We — that is, me and a couple of National Review editors — met with them in the library. The exchanges were cordial, but of course nobody’s mind was changed.

Denialism is still around, but it’s faded as an issue among legacy conservatives — what we at VDARE.com call "Conservatism, Inc." — and it’s not an issue at all on the Dissident Right, far as I am aware. The Dissident Right is science-friendly. Why wouldn’t it be? Everything science turns up reinforces our view of climate change.

What caused Denialism to lose market share? Well, it suffered two setbacks, one sudden and one gradual.

The sudden setback was in 2009, Rep. John Shimkus (R-Illinois) floor statement in 2009. The Denialists did not come up well in that debate. Shimkus cited God’s post-flood promise to Noah as evidence we shouldn’t be worried. “The Earth will end only when God declares it’s time to be over.” The floor debate shone an unflattering light on the Deniers’ dishonesty and double-talk.

The gradual setback was the rapid advances in weather forecasting that were getting airborne about the same time, as described by Nye in the Oliver interview.
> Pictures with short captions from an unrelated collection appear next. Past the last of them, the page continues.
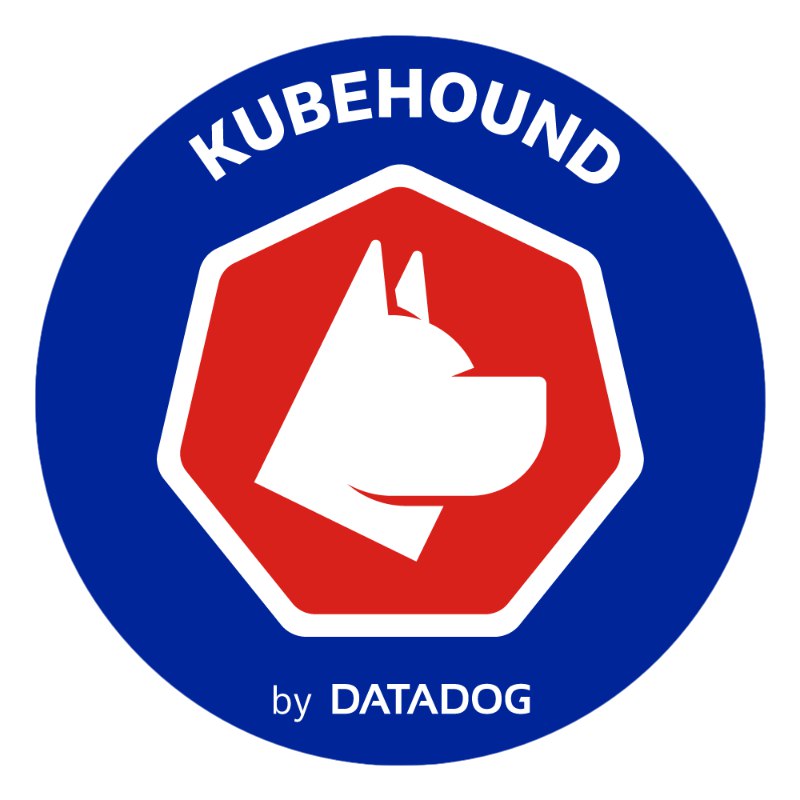 KubeHound - tool for building Kubernetes attack paths 
https://github.com/DataDog/KubeHound
https://kubehound.io/ | Сетка — социальная сеть от hh.ru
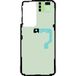 Samsung Kit Adhésif Couvercle Batterie Samsung Galaxy S21 5G G991, Service Pack GH82-24549A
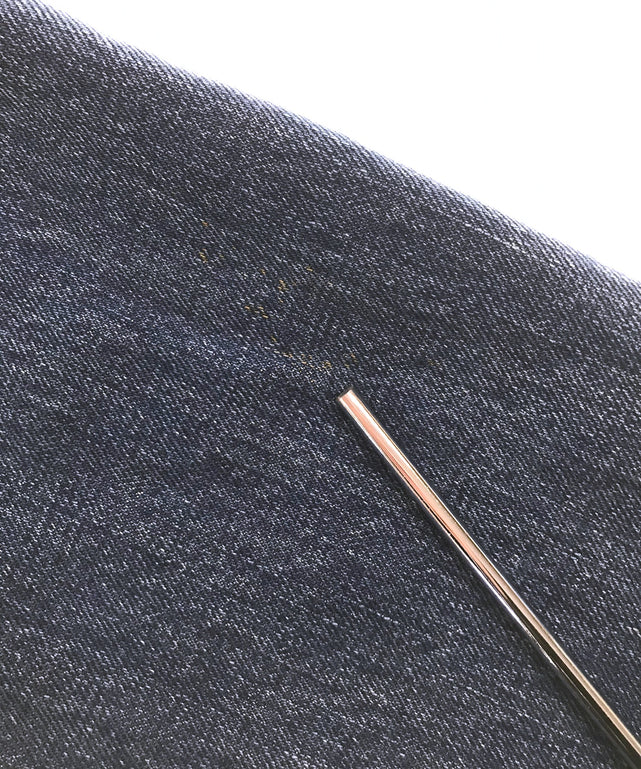 70505　Levi's　デニムジャケット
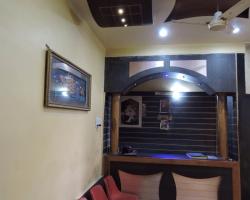 Hotel Agrawal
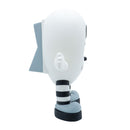 DON'T TOUCH / standard  / Chocomoo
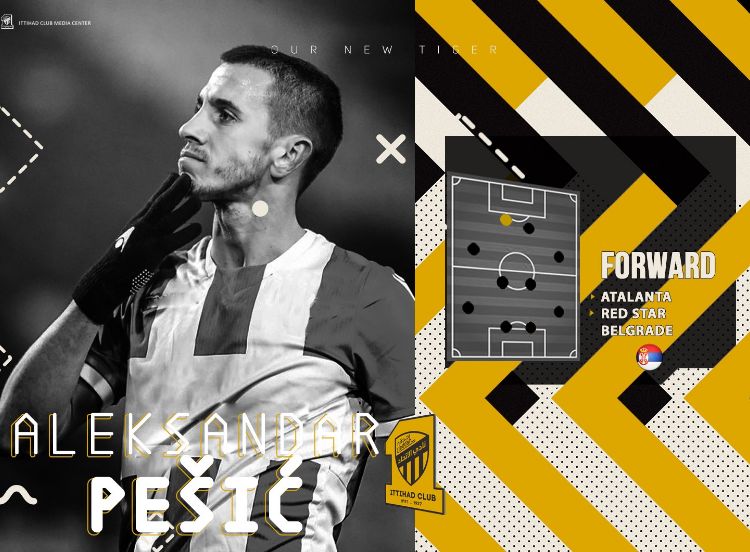 ألكسندر بيزتش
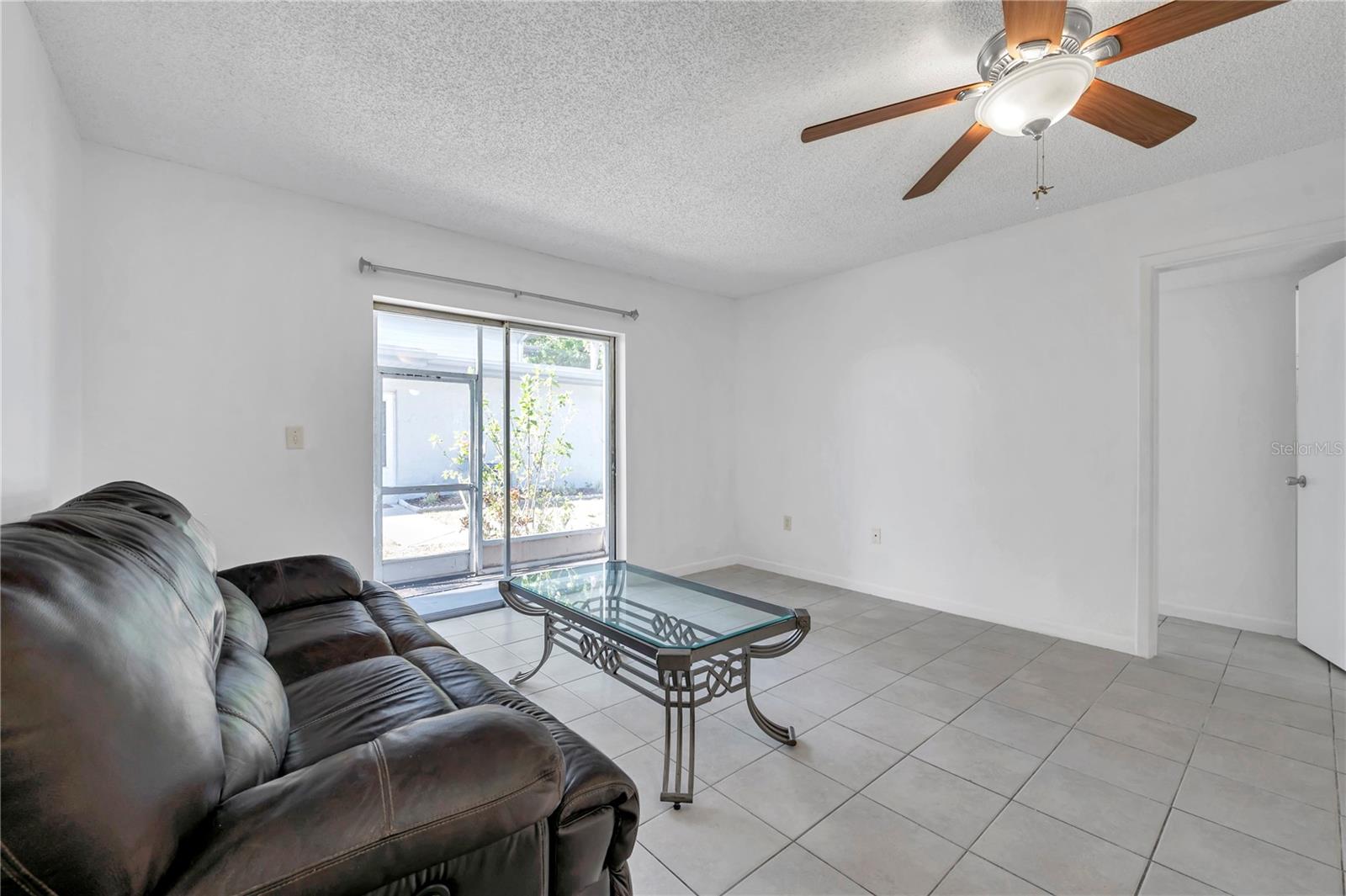 10800 US HIGHWAY 19 N #128, PINELLAS PARK, FL, 33782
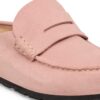 Piele de căprioară înfășurată Naples Piele de căprioară înfășurată Naples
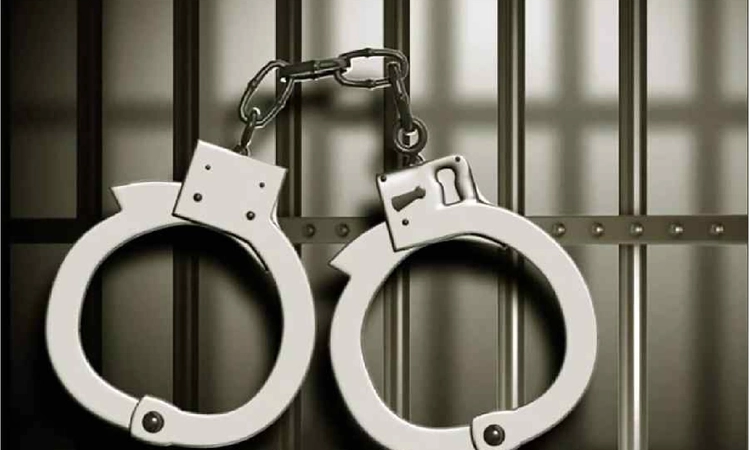 UP: Two men arrested for gang rape of mentally challenged woman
In the last fifteen years we have gotten a much better grip on the actual chemical and geological processes underlying the weather.

Science has greatly improved our understanding. None of the new things we have learned supports Denialism; none of them has overthrown orthodox weather forecasting, as Denialists of the 1990s were promising was about to happen any day.

Meanwhile, as real science has advanced, Denialism has stood still, adding nothing to the stock of human knowledge. The science versus Denialism match-up has turned out to be no contest.

So Nye’s John Oliver interview looked a bit quaint. Having been on the side of science all along, believing that truth is better than falsehood, I’m glad that Denialism has declined. At the same time, though, I can’t help feeling some nostalgia for it.

Denialism was ignorant and unscientific, but it was harmless. It was in fact a remnant of the old, weird America for which people of my generation feel a romantic affection.

Denialism was very American. I suppose we had Denialists in England fifty years ago, but they made no noise; nobody paid them any attention. It was one of those quirky American things, like high school proms or affixing "Jr." to your name or eating peanut butter with jam.

If, as is probably the case, ignorant and unscientific attitudes are bound to be widespread in any society, better they should be of the harmless kind like Denialism, than that they should be of the persecuting, anti-human, totalitarian kind like the Cultural Marxist ideology now dominant in the West.

Denialism was nutty and wrong, but in a civilized way, a very American way. Now we have a new style of superstitious ignorance, a style that is not civilized at all, nor especially American: a style that is barbarous, violent, cosmopolitan, and crazed with power.

I was never going to be a Denialist; but now that Denialism is fading, I miss it.

My very strong preference is that youngsters in our schools and colleges be taught true facts about nature, and about climate science. If that’s too much to ask, and we're going to teach the kids hogwash, I'd rather it was the harmless, nutty American hogwash of Denialism than the evil, poisonous, nation-breaking hogwash of Cultural Marxism.